Gab es Situationen, die Sie als herausfordernd erlebt haben?
Schwierige Situationen ergeben sich meistens dann, wenn die Teilnehmer etwas belastet. Sei es, weil das Problem nicht versprachlicht werden kann oder Vorfälle in der Familie auftreten, die nicht an der Schwelle zur Vorlesungstür „abgelegt“ werden können.

Wenn Sie auf die Zeit zurückblicken, gibt es eine Quintessenz, die Sie für sich persönlich mitnehmen?
Am Ende lernen nicht nur die Teilnehmer von uns, sondern nicht minder auch die Dozenten von den Teilnehmern.
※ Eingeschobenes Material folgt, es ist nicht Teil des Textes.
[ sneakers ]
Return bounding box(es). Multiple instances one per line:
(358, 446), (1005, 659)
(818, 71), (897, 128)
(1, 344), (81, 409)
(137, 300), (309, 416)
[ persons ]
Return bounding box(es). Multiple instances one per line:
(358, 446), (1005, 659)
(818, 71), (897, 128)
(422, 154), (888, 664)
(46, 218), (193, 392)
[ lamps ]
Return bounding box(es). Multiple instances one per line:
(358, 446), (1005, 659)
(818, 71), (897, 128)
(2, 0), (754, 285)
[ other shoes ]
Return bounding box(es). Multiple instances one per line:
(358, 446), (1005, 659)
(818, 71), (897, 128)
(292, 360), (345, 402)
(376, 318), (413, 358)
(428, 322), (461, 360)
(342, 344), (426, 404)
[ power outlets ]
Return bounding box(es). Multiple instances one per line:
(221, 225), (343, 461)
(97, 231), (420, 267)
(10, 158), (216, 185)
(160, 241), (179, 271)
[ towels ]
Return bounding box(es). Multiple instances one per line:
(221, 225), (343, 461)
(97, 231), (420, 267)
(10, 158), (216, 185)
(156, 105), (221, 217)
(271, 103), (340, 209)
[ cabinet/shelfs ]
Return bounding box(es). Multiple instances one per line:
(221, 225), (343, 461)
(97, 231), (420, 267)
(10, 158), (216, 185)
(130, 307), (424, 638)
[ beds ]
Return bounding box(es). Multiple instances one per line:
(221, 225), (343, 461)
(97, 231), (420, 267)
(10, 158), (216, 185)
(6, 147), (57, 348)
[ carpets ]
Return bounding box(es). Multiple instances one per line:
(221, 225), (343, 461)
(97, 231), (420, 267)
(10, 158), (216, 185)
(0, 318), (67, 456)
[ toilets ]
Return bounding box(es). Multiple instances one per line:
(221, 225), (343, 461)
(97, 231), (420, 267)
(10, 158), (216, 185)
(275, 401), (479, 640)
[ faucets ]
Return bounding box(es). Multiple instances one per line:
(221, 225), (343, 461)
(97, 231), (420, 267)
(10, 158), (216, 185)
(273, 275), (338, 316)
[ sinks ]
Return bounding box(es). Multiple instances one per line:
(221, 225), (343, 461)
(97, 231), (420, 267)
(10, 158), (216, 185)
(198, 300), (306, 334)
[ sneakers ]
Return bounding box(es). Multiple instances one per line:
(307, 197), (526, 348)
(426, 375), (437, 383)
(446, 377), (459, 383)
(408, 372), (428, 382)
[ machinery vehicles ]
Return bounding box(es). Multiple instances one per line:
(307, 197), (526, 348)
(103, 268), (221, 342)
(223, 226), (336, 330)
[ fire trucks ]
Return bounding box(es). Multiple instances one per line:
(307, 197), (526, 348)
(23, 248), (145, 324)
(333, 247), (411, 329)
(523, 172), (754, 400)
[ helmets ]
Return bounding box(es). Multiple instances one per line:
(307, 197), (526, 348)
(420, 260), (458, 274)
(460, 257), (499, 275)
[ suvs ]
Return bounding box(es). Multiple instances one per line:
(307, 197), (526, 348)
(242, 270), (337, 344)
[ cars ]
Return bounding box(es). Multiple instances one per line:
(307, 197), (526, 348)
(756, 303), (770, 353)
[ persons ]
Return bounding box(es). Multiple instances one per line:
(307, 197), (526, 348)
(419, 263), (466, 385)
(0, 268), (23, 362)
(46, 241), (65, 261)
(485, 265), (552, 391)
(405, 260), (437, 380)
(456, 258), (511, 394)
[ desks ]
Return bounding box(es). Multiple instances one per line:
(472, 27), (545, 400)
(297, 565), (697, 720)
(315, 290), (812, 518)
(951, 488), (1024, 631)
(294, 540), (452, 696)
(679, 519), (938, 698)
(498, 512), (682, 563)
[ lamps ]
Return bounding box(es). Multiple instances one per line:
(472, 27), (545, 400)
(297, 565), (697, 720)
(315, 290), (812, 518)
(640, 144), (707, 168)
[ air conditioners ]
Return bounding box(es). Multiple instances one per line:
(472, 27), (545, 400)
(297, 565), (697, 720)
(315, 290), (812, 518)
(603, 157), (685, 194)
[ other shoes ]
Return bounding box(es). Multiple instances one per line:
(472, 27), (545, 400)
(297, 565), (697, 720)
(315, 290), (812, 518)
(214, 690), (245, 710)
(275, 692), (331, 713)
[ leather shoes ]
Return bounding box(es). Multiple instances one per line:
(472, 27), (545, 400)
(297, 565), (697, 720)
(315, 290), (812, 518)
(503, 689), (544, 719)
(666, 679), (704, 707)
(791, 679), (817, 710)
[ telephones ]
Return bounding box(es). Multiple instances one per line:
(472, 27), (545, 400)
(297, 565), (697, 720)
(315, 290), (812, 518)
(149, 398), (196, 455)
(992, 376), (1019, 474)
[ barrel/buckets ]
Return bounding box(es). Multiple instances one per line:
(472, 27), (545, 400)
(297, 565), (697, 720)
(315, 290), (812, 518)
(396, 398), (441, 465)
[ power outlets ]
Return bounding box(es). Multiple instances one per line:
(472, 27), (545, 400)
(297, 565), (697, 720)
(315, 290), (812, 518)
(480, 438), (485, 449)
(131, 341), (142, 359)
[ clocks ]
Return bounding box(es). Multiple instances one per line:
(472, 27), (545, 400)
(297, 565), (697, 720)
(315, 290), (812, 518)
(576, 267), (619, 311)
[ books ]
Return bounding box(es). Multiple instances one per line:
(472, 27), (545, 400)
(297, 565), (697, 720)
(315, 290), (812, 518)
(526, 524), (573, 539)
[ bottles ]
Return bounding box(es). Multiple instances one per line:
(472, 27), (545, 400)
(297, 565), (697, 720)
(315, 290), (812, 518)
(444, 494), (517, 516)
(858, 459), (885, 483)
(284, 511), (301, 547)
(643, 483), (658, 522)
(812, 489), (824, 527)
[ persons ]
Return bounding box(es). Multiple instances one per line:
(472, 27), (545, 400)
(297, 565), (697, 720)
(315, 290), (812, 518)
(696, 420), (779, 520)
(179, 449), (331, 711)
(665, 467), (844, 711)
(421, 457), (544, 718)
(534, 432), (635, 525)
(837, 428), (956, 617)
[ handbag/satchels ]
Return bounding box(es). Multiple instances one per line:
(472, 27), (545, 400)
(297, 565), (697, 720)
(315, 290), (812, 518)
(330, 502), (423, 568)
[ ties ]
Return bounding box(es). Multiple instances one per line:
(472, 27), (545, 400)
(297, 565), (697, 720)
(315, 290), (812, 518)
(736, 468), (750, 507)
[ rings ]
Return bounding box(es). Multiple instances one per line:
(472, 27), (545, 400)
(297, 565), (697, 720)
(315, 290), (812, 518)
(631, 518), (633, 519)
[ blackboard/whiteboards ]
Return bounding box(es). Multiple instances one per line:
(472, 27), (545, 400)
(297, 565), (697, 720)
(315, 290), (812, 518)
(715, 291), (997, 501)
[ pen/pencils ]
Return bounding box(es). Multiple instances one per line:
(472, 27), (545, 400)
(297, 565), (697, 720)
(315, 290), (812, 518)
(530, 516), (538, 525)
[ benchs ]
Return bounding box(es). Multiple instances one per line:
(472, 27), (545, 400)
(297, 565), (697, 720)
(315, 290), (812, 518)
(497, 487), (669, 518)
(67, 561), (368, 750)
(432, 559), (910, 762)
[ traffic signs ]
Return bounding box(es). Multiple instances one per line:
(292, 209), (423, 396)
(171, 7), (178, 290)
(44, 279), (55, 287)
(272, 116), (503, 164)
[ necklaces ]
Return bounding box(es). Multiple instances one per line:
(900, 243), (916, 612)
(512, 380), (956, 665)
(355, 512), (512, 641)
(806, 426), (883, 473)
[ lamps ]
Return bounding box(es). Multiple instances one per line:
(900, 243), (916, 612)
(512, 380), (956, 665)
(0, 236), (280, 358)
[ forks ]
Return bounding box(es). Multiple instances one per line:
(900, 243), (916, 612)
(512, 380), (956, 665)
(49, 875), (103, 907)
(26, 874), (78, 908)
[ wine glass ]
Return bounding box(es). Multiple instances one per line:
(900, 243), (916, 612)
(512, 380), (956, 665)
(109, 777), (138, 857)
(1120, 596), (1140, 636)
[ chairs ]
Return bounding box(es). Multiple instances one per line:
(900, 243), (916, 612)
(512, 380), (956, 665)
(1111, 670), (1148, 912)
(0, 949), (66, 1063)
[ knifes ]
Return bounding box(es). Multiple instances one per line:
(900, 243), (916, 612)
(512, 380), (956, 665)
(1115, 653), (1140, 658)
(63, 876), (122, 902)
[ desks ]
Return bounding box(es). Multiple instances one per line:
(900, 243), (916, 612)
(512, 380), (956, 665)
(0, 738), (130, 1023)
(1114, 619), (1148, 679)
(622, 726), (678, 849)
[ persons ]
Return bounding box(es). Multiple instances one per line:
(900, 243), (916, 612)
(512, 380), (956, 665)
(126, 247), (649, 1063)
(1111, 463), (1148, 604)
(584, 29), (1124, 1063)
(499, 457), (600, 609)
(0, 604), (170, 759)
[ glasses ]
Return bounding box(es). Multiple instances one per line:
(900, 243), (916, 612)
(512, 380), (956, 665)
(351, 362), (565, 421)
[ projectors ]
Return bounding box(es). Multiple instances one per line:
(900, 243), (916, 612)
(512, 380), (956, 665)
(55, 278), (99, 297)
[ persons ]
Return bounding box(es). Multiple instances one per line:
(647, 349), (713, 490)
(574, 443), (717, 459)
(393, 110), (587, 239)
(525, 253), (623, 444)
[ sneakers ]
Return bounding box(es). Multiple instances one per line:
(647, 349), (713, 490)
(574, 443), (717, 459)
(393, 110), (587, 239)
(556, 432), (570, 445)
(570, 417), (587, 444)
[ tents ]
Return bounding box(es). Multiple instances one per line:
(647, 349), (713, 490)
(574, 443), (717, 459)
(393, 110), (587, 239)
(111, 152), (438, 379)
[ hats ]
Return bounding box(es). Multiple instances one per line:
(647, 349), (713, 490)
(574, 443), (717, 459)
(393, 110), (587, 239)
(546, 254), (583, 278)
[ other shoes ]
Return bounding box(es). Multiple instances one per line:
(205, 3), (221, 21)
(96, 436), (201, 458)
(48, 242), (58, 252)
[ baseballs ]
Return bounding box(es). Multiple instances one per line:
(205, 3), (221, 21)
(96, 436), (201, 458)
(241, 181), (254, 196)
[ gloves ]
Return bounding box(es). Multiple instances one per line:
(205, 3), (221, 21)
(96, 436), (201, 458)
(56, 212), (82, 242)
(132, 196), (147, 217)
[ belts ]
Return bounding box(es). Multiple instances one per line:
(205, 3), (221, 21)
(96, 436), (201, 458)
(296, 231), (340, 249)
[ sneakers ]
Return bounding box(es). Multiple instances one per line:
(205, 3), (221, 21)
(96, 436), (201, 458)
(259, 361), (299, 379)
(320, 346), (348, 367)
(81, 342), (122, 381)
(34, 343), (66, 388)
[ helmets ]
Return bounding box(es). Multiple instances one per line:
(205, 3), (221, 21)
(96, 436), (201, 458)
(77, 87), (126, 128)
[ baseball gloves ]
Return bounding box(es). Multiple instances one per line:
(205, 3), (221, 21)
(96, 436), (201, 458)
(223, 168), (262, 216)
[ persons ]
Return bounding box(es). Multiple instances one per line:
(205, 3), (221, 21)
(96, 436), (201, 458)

Ich sehe vieles in meinem Alltag nicht mehr als selbstverständlich, als „gegeben“. Das ist für mich eine große Bereicherung.

Was sind aus Ihrer Sicht die größten Herausforderungen für Geflüchtete beim Erwerb der deutschen Sprache?
Die größte Herausforderung liegt meines Erachtens oftmals gar nicht so sehr im Erwerb der deutschen Sprache, sondern viel mehr in den Problemen und Schwierigkeiten, mit denen Geflüchtete nach ihrer Ankunft hier in Deutschland konfrontiert sind. Wenn etwa Familienmitglieder noch im Heimatland sind, sich die politische Situation verschlechtert oder die bürokratischen Hürden und Behördengänge über Hand nehmen, kommt es oftmals zu Lernblockaden, die die Progression erheblich beeinträchtigen. Neben psychischen Faktoren spielen – gerade hier in Bayern – Dialekte und unterschiedliche Mundarten eine große Rolle. So können einige Teilnehmer im Deutschunterricht gut kommunizieren und berichten oft deprimiert von Gesprächssituationen in der Realität, in denen sie dem Dialekt nicht folgen konnten. Und selbstverständlich gibt es da noch die Artikel, Präpositionen und Deklinationen, die so manchen Deutschlernenden zur Verzweiflung bringen.